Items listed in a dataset
%%

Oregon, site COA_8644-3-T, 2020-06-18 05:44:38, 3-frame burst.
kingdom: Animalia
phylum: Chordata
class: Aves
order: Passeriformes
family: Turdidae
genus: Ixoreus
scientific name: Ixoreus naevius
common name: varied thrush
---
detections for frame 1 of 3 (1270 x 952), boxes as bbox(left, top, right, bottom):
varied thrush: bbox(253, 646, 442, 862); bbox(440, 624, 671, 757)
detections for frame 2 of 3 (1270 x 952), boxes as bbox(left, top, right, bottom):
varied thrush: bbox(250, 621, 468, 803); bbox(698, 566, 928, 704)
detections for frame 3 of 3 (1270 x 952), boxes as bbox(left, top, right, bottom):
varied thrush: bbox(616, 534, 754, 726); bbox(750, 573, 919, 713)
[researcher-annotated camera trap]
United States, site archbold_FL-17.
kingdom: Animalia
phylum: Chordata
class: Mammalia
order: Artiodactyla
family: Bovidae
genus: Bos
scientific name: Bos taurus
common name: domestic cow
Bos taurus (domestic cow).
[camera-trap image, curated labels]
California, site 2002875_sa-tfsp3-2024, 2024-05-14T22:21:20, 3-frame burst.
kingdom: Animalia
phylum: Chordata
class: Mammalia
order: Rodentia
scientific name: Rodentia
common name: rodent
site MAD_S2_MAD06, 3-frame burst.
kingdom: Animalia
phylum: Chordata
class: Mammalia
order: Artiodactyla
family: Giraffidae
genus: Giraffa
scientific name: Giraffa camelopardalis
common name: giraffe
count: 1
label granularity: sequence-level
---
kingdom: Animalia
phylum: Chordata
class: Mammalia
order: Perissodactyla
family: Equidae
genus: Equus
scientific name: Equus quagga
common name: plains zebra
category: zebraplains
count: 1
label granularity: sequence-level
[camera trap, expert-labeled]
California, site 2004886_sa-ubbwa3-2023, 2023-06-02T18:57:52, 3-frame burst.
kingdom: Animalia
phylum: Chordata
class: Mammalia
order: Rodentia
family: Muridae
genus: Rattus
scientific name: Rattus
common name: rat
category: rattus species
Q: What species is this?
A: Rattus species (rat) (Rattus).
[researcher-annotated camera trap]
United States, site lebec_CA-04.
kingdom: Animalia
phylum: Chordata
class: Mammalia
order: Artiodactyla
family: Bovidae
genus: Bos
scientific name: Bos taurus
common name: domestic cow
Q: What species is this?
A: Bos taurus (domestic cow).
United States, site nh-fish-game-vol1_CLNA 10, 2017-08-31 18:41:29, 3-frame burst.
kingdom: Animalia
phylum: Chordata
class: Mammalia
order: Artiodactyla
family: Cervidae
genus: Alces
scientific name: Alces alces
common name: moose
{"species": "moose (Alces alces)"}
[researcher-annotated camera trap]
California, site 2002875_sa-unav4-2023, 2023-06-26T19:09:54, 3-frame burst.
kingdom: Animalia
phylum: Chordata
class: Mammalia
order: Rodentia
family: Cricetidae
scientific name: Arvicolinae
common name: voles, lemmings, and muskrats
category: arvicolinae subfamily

%%

TASK DETAILS
Please work out how many lines in the records hold the string "States", and give only the number.

TASK RESPONSE
3